Australia outlawed vaping for recreational purposes and tightened other aspects of e-cigarette laws on Tuesday, as part of the largest crackdown on the tobacco industry in more than a decade, to curb the alarming rise in adolescent vaping.
The government intends to ban all fruit-flavored disposable vapes, prohibit the import of non-prescription vapes. And limit nicotine levels to restrict the sale of vapes to aid smokers in quitting.
In a speech to the National Press Club, Health Minister Mark Butler stated, “Just as they did with cigarettes, Big Tobacco has taken another addictive product, wrapped it in shiny packaging, and added flavors to create a new generation of nicotine addicts.”
Under the new regulations, vapes will only be sold in pharmacies and must be packaged in “pharmaceutical-type” containers.
Vaping involves heating a nicotine-containing liquid in an e-cigarette and inhaling the vapour.
However, research has demonstrated that e-cigarettes may cause long-term damage.
This product is aimed at children and is sold alongside candy and chocolate bars, according to Butler. “Vaping is now the leading behavioral problem in high schools.

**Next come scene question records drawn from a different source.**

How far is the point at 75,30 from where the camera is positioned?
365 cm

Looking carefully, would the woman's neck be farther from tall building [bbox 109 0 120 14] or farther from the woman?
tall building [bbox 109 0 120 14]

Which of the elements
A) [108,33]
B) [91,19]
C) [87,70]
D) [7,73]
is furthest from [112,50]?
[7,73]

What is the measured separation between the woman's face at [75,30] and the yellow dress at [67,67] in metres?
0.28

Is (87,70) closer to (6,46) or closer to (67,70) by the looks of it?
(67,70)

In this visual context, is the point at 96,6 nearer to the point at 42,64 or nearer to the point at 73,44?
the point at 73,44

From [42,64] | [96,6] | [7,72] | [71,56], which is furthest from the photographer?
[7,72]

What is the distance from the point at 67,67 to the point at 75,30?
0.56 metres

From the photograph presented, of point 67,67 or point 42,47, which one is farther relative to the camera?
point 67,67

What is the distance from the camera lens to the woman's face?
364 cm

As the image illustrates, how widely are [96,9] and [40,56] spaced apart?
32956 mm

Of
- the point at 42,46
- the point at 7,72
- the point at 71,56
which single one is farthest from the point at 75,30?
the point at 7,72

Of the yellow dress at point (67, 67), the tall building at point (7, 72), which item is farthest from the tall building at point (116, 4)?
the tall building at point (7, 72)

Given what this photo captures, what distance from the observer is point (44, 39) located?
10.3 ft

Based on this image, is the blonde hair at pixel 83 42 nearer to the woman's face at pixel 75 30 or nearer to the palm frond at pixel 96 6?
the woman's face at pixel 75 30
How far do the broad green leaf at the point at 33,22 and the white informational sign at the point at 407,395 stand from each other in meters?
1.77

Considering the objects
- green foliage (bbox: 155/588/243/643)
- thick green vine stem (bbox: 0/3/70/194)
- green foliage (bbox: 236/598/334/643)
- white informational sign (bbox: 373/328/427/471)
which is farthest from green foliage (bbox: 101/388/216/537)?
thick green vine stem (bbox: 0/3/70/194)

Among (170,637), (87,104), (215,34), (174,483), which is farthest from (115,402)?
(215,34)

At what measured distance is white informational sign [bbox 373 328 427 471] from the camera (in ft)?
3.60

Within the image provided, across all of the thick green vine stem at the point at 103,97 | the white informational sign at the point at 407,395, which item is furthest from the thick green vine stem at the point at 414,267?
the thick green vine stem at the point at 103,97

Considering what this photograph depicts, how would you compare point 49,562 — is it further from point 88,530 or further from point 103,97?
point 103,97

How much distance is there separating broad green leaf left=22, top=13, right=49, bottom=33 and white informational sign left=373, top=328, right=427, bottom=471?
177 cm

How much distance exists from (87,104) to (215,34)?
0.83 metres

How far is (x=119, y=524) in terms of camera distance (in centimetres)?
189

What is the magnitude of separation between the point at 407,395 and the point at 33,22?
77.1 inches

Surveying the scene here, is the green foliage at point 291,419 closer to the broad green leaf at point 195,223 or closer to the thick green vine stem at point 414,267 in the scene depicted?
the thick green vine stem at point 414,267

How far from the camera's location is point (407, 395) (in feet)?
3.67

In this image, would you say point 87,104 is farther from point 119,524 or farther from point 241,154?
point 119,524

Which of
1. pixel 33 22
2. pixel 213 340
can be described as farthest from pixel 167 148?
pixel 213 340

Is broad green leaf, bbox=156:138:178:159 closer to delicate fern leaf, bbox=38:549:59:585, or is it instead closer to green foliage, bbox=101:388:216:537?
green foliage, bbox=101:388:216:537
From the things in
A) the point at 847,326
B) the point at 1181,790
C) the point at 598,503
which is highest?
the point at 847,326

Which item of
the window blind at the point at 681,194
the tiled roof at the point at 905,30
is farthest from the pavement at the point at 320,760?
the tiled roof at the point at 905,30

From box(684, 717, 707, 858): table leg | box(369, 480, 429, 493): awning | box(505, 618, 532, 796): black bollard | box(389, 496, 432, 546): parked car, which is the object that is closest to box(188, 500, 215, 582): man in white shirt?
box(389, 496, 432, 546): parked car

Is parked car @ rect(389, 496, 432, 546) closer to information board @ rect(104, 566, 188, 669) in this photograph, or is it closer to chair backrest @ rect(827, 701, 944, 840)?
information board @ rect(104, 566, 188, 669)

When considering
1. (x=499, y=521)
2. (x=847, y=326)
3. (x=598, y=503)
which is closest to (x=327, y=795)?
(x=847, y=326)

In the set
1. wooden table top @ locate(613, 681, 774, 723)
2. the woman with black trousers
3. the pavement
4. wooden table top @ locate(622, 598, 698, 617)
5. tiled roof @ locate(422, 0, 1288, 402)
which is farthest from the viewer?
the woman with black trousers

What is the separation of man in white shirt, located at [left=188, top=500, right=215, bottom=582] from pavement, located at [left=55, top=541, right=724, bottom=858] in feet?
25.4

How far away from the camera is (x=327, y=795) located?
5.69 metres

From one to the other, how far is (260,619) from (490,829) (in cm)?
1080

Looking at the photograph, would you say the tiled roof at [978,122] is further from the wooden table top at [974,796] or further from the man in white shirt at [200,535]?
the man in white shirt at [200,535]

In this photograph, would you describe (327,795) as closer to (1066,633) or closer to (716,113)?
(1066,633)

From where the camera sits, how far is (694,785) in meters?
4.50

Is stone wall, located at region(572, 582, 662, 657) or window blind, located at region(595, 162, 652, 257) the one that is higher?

It is also becoming more prevalent in elementary institutions.” Doctors applauded the vaping restrictions but urged the government to do more to decrease youth vaping.
The president of the Royal Australian College of General Practitioners, Nicole Higgins, stated that nicotine vaping products are being marketed with colorful flavors and animated characters similar to those found on children’s breakfast cereals.
Last year, 22% of Australians aged 18–24 used an e-cigarette or vaping device.
In Australia, nicotine vapes require a prescription, but a flourishing black market makes them readily available.
The federal budget would contain A$234 million ($155 million) for tobacco and vaporizer protection the following week.
Australia has one of the world’s strictest anti-smoking laws.
It was the first country to require cigarette makers to offer their goods in plain packaging in 2012.
Some nations have attempted to restrict vaping, while others view it as an effective method for encouraging smokers to quit.
Britain announced in April that up to one million smokers would be encouraged to switch to vaping, a first in the world, by providing financial incentives for pregnant women and e-cigarette starter supplies.